"Before he had saved me?" said Irene, taking a deep breath.
"Yes; but I don't think there was any chance of saving there, and I
was glad that I waked up when I did."
"What else did you dream?" asked Irene.
"Oh, I can't tell you all I dreamed. Once I saw you fall from the
high rock just above West Point and go dashing down into the river.
Then I saw you chased by a mad bull."
"And no one came to my rescue?"
"Oh yes, there was more than one who tried to save you. First, your
father ran in between you and the bull; but he dashed over him. Then
I saw Mr. Emerson rushing up with a pitchfork, and he got before the
mad animal and pointed the sharp prongs at his eyes; but the bull
tore down on him and tossed him away up into the air. I awoke as I
saw him falling on the sharp-pointed horns that were held up to
catch him."
"Well, Margaret, you certainly had a night of horrors," said Irene,
in a sober way.
"Indeed, miss, and I had; such a night as I don't wish to have
again."
"And your dreaming was all about me?"
"Yes."
"And I was always in trouble or danger?"
"Yes, always; and it was mostly your own fault, too. And that
reminds me of what the minister told us in his sermon last Sunday.

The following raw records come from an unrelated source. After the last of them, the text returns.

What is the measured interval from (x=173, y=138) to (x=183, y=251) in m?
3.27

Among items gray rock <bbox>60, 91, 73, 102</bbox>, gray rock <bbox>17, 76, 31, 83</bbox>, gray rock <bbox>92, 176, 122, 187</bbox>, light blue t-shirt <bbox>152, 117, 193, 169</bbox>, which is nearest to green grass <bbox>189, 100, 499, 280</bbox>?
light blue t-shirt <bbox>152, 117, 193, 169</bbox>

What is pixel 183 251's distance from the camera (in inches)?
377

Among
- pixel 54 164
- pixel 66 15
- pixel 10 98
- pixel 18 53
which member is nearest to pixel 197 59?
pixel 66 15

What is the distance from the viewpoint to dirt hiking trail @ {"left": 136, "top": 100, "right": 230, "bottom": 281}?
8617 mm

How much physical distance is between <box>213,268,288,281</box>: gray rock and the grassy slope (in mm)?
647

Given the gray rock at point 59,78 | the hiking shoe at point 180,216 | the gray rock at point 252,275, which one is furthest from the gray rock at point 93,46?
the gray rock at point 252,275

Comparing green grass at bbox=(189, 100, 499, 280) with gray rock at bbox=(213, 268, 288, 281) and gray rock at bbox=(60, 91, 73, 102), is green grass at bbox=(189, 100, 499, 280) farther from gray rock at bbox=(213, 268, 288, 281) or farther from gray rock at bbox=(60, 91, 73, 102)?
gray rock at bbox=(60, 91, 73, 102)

He said that there were a great many kinds of trouble in this
world--some coming from the outside and some coming from the inside;
that the outside troubles, which we couldn't help, were generally
easiest to be borne; while the inside troubles, which we might have
prevented, were the bitterest things in life, because there was
remorse as well as suffering. I understood very well what he meant."

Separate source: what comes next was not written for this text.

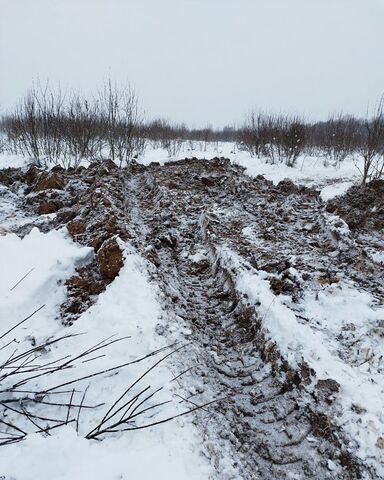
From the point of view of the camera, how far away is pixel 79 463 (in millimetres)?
1690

"I am afraid," said Irene, speaking partly to herself, "that most of
my troubles come from the inside."
"I'm afraid they do," spoke out the frank domestic.
"Margaret!"
"Indeed, miss, and I do think so. If you'd only get right
here"--laying her hand upon her breast--"somebody beside yourself
would be a great deal happier. There now, child, I've said it; and
you needn't go to getting angry with me."
"They are often our best friends who use the plainest speech," said
Irene. "No, Margaret, I am not going to be angry with one whom I
know to be true-hearted."
"Not truer-hearted than your husband, Miss Irene; nor half so
loving."
"Why did you say that?" Margaret started at the tone of voice in
which this interrogation was made.
"Because I think so," she answered naively.
Irene looked at her for some moments with a penetrating gaze, and
then said, with an affected carelessness of tone-"Your preacher and your dreams have made you quite a moralist."